Page extract |
— Start —
Differences appear as a function of the body which brings forth a world conducive to its function. But these perceived differences do not correlate in a 1:1 way to an observer-independent world. The object of my desire is not “out there” but is rather an appearance generated to direct my attention to an inherent everpresent generative capacity for love that is not apart from me. The other exists not as an island we must visit or colonize but rather as a sort of mirage which facilitates and sustains our happiness, which is both individual and collective. Even in the arms of the other this is so, and we must never forget that unto the one, we too are other.

So my use of the word “happiness” in this context does not refer to the ersatz pleasure of “things are going well for me right now” or “I got what I wanted” but rather to a sustained awareness of the given coherence of living that transcends (by including and allowing) the various relationships (of objects, events et cetera) that occur in and as our living. This understanding of happiness does not come and go because it is not predicated upon what comes and goes, but is a sort of underlying calm in which our usual experiences of happiness and sadness are simply accepted without a lot of drama.
— End —
Task requirements | In the passage on perception and happiness, why does the described understanding of happiness not come and go?

Raw records |
— Start —
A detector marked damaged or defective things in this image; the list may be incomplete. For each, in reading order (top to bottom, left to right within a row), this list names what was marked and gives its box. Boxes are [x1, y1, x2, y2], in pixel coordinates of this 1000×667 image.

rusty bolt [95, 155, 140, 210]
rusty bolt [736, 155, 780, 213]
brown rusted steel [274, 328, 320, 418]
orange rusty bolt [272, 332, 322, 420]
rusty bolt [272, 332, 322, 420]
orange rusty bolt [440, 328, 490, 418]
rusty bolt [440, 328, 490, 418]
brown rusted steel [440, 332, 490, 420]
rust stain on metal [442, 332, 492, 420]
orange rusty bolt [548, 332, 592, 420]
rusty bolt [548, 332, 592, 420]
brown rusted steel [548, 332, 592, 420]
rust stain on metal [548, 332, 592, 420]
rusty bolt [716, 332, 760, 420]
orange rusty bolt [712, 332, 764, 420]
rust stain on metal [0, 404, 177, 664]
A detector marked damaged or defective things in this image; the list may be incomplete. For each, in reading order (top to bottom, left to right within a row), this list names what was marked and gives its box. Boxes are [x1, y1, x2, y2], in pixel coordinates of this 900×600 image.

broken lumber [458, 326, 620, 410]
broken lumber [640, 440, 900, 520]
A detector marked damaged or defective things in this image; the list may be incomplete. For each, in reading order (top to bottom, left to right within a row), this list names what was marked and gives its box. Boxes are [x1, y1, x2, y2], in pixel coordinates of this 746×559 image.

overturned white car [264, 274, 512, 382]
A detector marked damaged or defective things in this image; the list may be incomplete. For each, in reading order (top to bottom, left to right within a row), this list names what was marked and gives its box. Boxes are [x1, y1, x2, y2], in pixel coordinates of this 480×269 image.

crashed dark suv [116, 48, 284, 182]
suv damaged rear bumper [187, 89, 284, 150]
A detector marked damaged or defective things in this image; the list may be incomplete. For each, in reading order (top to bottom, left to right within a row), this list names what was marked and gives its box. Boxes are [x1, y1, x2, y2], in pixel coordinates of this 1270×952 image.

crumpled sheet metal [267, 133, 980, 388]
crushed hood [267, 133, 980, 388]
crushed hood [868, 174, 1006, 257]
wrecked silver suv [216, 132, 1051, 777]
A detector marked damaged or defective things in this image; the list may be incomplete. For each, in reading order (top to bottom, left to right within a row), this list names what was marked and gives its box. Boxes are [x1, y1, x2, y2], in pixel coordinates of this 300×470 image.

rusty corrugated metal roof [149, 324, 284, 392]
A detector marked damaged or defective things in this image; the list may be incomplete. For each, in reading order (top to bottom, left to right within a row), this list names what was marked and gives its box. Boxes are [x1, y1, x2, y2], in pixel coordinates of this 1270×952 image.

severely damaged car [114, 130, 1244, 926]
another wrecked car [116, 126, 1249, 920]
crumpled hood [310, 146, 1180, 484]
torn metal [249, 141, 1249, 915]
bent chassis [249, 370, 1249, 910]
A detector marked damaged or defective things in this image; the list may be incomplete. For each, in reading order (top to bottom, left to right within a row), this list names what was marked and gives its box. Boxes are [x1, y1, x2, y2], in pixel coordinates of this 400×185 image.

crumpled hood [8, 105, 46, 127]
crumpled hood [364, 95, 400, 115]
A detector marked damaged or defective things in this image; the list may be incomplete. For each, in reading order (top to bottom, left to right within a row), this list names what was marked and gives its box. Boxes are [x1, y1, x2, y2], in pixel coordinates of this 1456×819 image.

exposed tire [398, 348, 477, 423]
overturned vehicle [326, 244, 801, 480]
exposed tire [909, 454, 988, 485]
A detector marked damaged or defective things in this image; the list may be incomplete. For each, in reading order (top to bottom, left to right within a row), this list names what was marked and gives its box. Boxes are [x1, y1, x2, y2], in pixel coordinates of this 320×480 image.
— End —
Task result | It is not predicated upon what comes and goes.